Several benchmark studies have shown excellent performance of range-separated hybrid and double hybrid functionals for calculating the barrier heights and reaction energies involving small- and medium-size organic molecules,[36,48−53] transition metals,[36,54−57] and enzymatically catalyzed reactions.[58,59] However, most barrier height and reaction energy data sets available in the literature either focus on only one specific type of reaction, or involve reactant and product molecules that are not large enough to represent the systems typically encountered in mechanistic studies.[58,60−68] Hence, assessing quantum chemical methods on kinetic and thermochemical properties based on such databases is prone to bias.
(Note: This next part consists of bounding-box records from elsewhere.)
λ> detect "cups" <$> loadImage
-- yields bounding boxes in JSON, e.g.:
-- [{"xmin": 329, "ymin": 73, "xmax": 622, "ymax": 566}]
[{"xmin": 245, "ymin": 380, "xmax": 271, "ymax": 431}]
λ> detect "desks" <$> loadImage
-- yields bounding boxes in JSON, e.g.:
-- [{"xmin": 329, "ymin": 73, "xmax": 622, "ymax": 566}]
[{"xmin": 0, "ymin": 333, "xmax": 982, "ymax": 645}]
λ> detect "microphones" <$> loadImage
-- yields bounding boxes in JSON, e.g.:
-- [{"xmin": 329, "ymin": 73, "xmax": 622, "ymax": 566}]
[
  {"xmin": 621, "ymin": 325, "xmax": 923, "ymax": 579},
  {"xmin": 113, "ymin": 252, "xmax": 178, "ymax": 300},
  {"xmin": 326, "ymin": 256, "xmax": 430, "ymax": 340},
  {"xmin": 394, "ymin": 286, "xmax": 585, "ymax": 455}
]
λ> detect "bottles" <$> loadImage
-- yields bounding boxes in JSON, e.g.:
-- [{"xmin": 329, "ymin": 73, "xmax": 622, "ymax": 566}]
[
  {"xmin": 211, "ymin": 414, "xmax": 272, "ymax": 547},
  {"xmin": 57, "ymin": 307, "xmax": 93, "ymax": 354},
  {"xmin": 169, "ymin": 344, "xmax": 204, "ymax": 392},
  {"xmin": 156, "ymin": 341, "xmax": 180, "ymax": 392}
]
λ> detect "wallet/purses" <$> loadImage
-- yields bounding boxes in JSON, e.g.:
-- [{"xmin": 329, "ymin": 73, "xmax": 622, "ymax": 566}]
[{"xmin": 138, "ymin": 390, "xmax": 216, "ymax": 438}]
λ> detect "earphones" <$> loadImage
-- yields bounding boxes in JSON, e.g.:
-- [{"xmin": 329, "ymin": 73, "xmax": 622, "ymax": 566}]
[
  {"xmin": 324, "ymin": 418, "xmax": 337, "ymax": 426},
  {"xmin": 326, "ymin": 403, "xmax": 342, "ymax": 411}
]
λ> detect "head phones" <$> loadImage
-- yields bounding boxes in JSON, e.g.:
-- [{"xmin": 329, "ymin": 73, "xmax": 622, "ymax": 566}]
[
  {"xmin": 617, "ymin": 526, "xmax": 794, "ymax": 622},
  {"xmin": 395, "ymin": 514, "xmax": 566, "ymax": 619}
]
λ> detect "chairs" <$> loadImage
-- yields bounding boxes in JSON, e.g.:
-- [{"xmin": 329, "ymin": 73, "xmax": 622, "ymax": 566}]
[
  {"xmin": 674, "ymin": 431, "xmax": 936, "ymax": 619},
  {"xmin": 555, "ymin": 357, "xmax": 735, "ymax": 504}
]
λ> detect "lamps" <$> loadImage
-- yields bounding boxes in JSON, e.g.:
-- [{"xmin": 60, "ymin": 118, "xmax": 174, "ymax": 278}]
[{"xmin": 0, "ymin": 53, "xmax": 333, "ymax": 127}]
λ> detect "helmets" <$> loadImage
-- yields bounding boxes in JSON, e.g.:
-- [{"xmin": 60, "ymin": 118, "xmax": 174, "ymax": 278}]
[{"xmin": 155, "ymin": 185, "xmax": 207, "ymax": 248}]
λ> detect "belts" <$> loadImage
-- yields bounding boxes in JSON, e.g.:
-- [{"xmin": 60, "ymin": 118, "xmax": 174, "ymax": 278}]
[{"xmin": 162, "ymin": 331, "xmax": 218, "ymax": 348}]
Aiming to solve this issue, DiLabio and co-workers[69,70] have recently proposed a large and sufficiently diverse benchmark set, BH9, composed of 449 reaction energies and 898 barrier heights (including forward and reverse). Their data set contains nine types of reactions: (i) radical rearrangement, (ii) Diels–Alder, (iii) halogen atom transfer, (iv) hydrogen atom transfer, (v) hydride transfer, (vi) B- and Si-containing reactions, (vii) proton transfer, (viii) nucleophilic substitution, and (ix) nucleophilic addition. The reference energies were computed at the DLPNO–CCSD(T)[71−75] (domain-based local pair natural orbital coupled-cluster singles and doubles plus quasiperturbative triples) level of theory at the complete basis set limit.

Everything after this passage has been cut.